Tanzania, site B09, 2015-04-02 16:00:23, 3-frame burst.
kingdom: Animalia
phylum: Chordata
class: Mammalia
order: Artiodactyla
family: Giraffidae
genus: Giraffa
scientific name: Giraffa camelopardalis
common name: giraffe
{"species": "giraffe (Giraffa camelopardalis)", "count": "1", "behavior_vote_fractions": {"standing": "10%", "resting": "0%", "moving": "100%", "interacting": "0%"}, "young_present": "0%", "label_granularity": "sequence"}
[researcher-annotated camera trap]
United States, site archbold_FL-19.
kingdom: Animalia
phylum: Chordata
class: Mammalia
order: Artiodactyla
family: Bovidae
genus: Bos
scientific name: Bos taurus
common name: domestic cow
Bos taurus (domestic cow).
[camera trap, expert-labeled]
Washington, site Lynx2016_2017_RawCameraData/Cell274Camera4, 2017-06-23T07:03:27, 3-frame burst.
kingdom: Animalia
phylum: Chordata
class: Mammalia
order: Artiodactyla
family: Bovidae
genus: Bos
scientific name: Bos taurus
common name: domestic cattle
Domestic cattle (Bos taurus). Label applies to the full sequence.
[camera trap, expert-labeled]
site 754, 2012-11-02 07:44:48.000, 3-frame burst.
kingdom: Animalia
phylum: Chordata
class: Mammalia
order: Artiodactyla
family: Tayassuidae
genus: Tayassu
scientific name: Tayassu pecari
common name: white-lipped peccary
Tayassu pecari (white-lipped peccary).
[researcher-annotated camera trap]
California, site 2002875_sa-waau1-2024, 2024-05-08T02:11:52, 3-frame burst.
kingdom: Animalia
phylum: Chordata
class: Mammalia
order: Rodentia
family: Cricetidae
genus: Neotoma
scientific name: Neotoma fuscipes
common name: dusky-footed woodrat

▸ WHAT YOU WILL DO
Restate the material word for word, keeping every line intact.

▸ ANSWER SECTION
Tanzania, site B09, 2015-04-02 16:00:23, 3-frame burst.
kingdom: Animalia
phylum: Chordata
class: Mammalia
order: Artiodactyla
family: Giraffidae
genus: Giraffa
scientific name: Giraffa camelopardalis
common name: giraffe
{"species": "giraffe (Giraffa camelopardalis)", "count": "1", "behavior_vote_fractions": {"standing": "10%", "resting": "0%", "moving": "100%", "interacting": "0%"}, "young_present": "0%", "label_granularity": "sequence"}
[researcher-annotated camera trap]
United States, site archbold_FL-19.
kingdom: Animalia
phylum: Chordata
class: Mammalia
order: Artiodactyla
family: Bovidae
genus: Bos
scientific name: Bos taurus
common name: domestic cow
Bos taurus (domestic cow).
[camera trap, expert-labeled]
Washington, site Lynx2016_2017_RawCameraData/Cell274Camera4, 2017-06-23T07:03:27, 3-frame burst.
kingdom: Animalia
phylum: Chordata
class: Mammalia
order: Artiodactyla
family: Bovidae
genus: Bos
scientific name: Bos taurus
common name: domestic cattle
Domestic cattle (Bos taurus). Label applies to the full sequence.
[camera trap, expert-labeled]
site 754, 2012-11-02 07:44:48.000, 3-frame burst.
kingdom: Animalia
phylum: Chordata
class: Mammalia
order: Artiodactyla
family: Tayassuidae
genus: Tayassu
scientific name: Tayassu pecari
common name: white-lipped peccary
Tayassu pecari (white-lipped peccary).
[researcher-annotated camera trap]
California, site 2002875_sa-waau1-2024, 2024-05-08T02:11:52, 3-frame burst.
kingdom: Animalia
phylum: Chordata
class: Mammalia
order: Rodentia
family: Cricetidae
genus: Neotoma
scientific name: Neotoma fuscipes
common name: dusky-footed woodrat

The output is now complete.